Ross Douthat, a conservative columnist at the New York Times, predicted before the election that Trump would turn out looking more a weakling than an autocrat. “He has successfully violated post-Watergate norms in the service of self-protection and his pocketbook,” wrote Douthat. “But pre-Watergate presidents were not autocrats, and in terms of seizing power over policy he has been less imperial than either George W. Bush or Barack Obama.”

That’s a view shared by political historian Corey Robin, who in a recent interview said his concerns were less about Trump than the increasingly anachronistic American institutions that are enabling the entrenchment of minority rule in the country. “Far from being concerned about U.S. institutions being insufficiently stable or resilient enough to contain Trump or a similar figure, I’m far more concerned about the stifling stability and resilience of institutions like the Electoral College, the courts, and the Senate, and their ability to prop up Trump and the GOP,” Robin told Jewish Currents.

But that Trump may fail in upending the democratic process this time is little consolation. “The U.S. president is trying to steal the election, and, crucially, his party either tacitly approves or is pretending not to see it,” wrote Zeynep Tufekci in the Atlantic, in an essay that warned against complacency. “This is a particularly dangerous combination, and makes it much more than just typical Trumpian bluster or norm shattering.”

As polarization festers, analysts wonder how much closer Trump could have come to successfully overturning the election had voter margins been thinner in one state or state officials less upright in another.

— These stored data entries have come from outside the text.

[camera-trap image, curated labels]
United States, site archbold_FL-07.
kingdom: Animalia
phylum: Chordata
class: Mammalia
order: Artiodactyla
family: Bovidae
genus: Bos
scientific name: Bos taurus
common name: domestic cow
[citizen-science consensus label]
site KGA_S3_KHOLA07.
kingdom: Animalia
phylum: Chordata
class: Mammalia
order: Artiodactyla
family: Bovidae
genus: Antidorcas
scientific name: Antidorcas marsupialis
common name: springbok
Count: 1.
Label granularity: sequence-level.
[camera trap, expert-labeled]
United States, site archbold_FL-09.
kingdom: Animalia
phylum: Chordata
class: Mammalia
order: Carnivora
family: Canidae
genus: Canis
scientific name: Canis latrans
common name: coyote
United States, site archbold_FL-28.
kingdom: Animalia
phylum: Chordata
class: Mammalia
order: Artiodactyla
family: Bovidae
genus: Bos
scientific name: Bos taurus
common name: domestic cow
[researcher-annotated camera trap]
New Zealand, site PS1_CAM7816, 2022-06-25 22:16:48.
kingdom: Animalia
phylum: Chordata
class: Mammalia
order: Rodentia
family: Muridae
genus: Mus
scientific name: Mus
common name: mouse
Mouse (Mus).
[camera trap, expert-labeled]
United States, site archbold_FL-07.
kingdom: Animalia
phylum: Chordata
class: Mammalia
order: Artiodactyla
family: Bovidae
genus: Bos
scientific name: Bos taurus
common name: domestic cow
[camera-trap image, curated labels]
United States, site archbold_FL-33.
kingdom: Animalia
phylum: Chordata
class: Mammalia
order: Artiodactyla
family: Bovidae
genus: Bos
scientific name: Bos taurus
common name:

Whatever his moves after January, there’s a deep political chasm among the country’s electorate. Millions of Americans discount Biden’s victory and have immersed themselves in a deepening pool of conspiracy theories about American politics. “The question is whether that kind of paranoiac, which, polls suggest, describes the overwhelming majority of Republican voters, will drift into atomized resentment or be a political wrecking force,” wrote Financial Times columnist Edward Luce.

It would be naive to discount the prospect of the latter.